Building the pipeline of diversity was also the theme of a national conference Rutgers hosted in New Brunswick in December 2008, in conjunction with Columbia University and the College Board. Among the more than 350 participants were corporate leaders, P–12 educators and administrators, nonprofit leaders, government officials, and university faculty. An important goal of this conference was to create and sustain collaborations across traditional institutional lines—from preschool to the workplace—to provide opportunities for individuals of all backgrounds in our communities to succeed. In turn, such efforts prepare our workforce for global competition and our citizens for full democratic participation.

This is especially important as America faces its most difficult economic crisis in many decades. In the struggle to restore prosperity, our nation’s greatest strategic resource will be the knowledge and skills of our diverse citizenry. Investments in American higher education (still the best system in the world) offer the means to develop this human capital. In order to maximize this strategic asset, however, such investments must be made with an eye toward the rich array of backgrounds and perspectives represented in our society, so that everyone has the opportunity to reach their full potential. Ensuring diversity in higher education is critical to ensuring that the return to prosperity reaches every neighborhood and community.

Having a student body that reflects the multiethnic, multiracial, and multicultural face of New Jersey, and the state’s broad range of religions, languages, physical abilities, and socioeconomic and immigrant status, can have marvelous educational advantages. Scott Page, professor of political science and economics at the University of Michigan, has shown, using mathematical modeling and case studies, that organizations with people from many backgrounds and life experiences perform more effectively and solve problems better than organizations whose members come from more homogenous backgrounds, even if they are all intellectually gifted. The same dynamic holds in the classroom, where everyone learns more and better when a variety of viewpoints and backgrounds shape discussions.

This semester, Rutgers–Newark chancellor Steve Diner is arranging seminars at which faculty members from every discipline, including the hard sciences, will learn and share ideas for maximizing the educational benefits from the diversity within their classrooms. Chancellor Diner recognizes that it is not enough to say we are diverse; we need to ask how that diversity can make us better and stronger as a community. Interesting questions have already been raised in anticipation of the seminars, such as how students and faculty should talk about oppression when an African American now holds the most powerful position in the world.

At Rutgers, the opportunities for learning from our diversity extend far beyond the classroom to residence halls and living-learning communities. At the Middle East Coexistence House, for example, students of Jewish, Muslim, and other faiths have shared a hall, a dialogue, and a course on Middle East conflict resolution. Such conversations have fostered friendships across a longstanding divide, and as one student put it, “I think small steps will lead to a big difference.”
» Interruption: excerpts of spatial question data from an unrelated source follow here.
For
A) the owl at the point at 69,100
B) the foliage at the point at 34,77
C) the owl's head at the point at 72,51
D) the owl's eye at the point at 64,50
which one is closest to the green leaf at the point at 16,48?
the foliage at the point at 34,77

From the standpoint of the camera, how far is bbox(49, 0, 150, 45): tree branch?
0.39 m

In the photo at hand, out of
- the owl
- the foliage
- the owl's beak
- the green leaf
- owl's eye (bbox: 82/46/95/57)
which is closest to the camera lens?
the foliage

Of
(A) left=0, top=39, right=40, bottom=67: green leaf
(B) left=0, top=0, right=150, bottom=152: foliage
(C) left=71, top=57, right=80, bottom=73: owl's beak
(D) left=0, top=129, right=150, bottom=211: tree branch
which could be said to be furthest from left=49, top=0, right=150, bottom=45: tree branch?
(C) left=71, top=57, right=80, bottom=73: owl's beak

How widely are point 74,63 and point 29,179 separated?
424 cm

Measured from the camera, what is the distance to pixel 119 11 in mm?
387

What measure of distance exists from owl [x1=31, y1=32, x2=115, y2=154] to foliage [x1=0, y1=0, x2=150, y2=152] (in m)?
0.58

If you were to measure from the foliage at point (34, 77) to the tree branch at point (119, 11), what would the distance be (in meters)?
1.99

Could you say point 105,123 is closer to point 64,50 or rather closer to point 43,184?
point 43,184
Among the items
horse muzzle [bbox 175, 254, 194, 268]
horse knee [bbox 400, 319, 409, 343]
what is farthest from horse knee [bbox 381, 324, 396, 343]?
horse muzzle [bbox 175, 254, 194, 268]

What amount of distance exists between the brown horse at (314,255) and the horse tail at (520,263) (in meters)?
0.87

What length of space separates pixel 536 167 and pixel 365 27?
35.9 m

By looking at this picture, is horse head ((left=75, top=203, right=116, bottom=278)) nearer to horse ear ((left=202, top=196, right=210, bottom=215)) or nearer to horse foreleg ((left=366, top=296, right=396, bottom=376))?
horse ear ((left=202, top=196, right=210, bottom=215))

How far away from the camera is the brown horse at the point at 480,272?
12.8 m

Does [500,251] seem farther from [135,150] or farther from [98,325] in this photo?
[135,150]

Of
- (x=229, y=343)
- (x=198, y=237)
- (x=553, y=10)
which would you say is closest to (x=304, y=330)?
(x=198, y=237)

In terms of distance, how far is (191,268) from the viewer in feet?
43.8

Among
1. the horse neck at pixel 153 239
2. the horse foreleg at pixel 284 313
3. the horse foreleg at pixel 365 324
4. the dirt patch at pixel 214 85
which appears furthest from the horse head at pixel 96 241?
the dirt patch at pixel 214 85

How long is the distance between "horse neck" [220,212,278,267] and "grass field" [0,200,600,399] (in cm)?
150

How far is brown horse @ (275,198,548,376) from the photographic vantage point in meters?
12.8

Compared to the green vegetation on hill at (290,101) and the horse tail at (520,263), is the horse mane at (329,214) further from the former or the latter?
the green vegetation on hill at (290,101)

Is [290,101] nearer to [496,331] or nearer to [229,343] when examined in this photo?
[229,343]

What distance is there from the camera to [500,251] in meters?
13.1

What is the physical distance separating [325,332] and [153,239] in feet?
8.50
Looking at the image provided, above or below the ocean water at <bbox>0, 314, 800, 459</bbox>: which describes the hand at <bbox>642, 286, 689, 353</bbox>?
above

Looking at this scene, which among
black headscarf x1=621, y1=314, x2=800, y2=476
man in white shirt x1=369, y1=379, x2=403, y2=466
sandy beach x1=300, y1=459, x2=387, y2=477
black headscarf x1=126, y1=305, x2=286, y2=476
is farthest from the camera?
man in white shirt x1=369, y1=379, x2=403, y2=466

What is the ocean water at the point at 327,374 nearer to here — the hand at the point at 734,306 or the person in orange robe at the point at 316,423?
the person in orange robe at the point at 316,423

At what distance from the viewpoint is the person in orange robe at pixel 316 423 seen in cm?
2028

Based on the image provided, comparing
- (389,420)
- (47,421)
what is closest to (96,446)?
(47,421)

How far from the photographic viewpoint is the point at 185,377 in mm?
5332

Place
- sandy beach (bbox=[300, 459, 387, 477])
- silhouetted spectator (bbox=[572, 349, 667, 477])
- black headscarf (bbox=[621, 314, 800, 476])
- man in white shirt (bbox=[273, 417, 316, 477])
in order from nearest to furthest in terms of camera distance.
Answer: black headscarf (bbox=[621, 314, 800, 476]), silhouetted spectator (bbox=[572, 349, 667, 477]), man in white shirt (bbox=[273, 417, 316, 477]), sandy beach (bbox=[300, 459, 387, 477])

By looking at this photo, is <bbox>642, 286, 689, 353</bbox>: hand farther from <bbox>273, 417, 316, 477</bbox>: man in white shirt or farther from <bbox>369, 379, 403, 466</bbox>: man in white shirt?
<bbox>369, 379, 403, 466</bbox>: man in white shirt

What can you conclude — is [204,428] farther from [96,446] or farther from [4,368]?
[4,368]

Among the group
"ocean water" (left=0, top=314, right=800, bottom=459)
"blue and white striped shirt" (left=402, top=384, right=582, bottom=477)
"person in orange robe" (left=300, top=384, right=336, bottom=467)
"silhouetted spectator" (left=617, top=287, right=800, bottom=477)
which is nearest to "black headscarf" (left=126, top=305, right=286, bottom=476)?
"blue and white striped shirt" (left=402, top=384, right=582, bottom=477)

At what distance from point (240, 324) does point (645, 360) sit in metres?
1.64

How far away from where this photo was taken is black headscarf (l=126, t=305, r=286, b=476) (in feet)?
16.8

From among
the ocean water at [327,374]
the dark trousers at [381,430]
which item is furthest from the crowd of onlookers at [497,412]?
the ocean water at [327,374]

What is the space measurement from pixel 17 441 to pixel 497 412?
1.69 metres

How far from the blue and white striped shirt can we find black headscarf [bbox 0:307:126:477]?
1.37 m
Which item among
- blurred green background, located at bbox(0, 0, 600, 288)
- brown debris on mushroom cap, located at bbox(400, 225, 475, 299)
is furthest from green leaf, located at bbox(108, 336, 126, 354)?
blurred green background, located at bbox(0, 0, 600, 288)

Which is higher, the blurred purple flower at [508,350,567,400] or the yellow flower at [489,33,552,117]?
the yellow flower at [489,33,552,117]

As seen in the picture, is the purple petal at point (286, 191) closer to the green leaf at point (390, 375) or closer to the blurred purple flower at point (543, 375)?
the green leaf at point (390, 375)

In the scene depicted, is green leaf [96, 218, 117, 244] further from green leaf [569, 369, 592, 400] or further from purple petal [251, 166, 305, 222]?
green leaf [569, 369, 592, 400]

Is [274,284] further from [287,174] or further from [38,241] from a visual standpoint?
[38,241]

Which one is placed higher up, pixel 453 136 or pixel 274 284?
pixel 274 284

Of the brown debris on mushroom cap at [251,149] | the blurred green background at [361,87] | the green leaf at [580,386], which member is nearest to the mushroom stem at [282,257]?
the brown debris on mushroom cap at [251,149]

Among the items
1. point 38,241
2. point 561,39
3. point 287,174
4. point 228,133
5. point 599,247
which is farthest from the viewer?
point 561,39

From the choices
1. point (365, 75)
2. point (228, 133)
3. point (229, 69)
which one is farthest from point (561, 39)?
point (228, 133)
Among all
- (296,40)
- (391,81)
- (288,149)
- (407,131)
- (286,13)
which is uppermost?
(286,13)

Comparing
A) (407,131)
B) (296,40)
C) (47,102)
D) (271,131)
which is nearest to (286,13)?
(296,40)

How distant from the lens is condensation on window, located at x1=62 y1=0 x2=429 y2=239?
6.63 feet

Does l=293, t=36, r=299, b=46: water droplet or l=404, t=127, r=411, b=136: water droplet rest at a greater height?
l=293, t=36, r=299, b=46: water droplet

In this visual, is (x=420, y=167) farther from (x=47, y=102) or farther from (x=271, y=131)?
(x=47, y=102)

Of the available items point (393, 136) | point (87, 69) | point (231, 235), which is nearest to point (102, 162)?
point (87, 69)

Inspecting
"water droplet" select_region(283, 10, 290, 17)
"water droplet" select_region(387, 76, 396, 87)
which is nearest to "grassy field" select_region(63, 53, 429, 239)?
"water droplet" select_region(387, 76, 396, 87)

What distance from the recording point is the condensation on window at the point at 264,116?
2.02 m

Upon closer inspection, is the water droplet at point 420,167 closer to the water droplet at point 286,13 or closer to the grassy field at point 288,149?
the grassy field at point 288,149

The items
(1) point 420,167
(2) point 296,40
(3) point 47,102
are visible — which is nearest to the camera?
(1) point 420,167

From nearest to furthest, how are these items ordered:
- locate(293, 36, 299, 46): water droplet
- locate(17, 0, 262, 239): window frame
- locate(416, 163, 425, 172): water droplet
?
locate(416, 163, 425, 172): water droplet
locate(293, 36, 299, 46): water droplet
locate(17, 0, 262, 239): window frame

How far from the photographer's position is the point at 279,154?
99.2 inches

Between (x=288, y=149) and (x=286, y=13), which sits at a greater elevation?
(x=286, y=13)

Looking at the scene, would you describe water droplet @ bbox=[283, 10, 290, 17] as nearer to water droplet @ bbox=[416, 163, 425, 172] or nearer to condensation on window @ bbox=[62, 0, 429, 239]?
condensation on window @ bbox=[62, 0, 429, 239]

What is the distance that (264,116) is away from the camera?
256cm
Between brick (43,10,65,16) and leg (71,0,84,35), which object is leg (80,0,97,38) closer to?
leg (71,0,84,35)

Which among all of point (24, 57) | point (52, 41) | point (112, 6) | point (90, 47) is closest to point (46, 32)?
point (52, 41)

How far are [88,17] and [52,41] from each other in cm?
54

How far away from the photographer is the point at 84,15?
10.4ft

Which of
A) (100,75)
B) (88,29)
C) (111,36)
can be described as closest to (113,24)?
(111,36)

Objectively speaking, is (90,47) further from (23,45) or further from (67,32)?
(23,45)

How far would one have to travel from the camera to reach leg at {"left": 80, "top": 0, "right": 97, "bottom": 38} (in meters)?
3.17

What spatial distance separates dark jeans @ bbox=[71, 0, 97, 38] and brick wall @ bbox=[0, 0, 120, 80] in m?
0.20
Just as society continues to evolve, higher education’s commitment to diversity must respond to new needs and realities. A growing number of our students are identifying themselves as Islamic or Hindu; more are coming to college at nontraditional ages, especially in a down economy; and more veterans of Iraq and Afghanistan are enrolling. Each group has its own needs and challenges. Just as important, each brings new perspectives to the learning process. It is therefore essential for the sake of students and society that universities like Rutgers constantly seek to embrace and gain from the ever-changing diversity of our people.